東京ユナイテッド戦でも、キックオフ直後は相手のハイプレスにかなり苦しんでいた。自陣に押し込まれてしまう時間も長く、また、危険な位置でボールを奪われる場面もあり、7分には奪われたボールを追った今野泰幸がファウルを犯してイエローカードをもらった。
さすがに、相手は関東リーグの強豪だった。
しかし、攻撃面では南葛の動きはかなりスムーズだった。
とくに、左のシャドーストライカーの加藤政哉とウィングバックの神田洸樹。それに、左DF田中大生が絡んだサイドからの突破が有効だったし、またボランチの玉城峻吾からのスルーパスも相手陣内の深いところを衝いた。
そして、トップにいるのが清水エスパルスなどで活躍した大前元紀だ。34歳になった大前だが、ワンタッチでさばくボールタッチにはさすが元J1プレーヤーという貫禄があった。
そして、時間の経過とともに東京ユナイテッドの前からのプレッシャーが弱まっていく。この日の東京は初夏のような気候に恵まれ、16時開始の試合だったが、公式記録によれば気温は23.6度。暑さのせいで、東京ユナイテッドの足が止まるのが思ったより早かったのも、南葛にとっては幸運だったのかもしれない。
いずれにしても、時間の経過とともに南葛のチャンスが増えていき、18分には左からドリブルで仕掛けた田中が倒されてPKをゲット。

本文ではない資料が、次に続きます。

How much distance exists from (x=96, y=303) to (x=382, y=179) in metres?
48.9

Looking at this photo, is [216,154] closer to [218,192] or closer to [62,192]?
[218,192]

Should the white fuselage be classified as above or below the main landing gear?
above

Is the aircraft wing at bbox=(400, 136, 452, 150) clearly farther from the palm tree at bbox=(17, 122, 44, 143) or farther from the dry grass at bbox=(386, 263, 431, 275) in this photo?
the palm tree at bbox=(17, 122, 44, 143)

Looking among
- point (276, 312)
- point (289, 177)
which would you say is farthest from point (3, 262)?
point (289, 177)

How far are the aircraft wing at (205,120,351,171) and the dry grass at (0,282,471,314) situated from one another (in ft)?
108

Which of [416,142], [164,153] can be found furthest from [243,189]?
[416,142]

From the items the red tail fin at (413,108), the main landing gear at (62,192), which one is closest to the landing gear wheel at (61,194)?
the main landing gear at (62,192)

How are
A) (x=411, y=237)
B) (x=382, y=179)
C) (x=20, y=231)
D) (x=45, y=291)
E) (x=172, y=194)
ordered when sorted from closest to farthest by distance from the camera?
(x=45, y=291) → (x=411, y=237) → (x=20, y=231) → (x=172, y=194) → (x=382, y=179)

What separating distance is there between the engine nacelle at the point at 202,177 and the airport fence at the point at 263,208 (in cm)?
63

このPKは大前が左のポストに当ててしまって得点にはつながらなかったが、その後もドリブルでの仕掛けやゴール前でのパスなどでチャンスが続き、33分には右サイドで運動量を誇る佐々木達也が入れたクロスを大前が強烈なヘッドで決めて先制。後半も優勢に試合を進めた南葛は71分に左CKからのボールをDFの柳裕元(ユ・ユウォン)が頭で押し込んで2点差として、そのまま逃げ切った。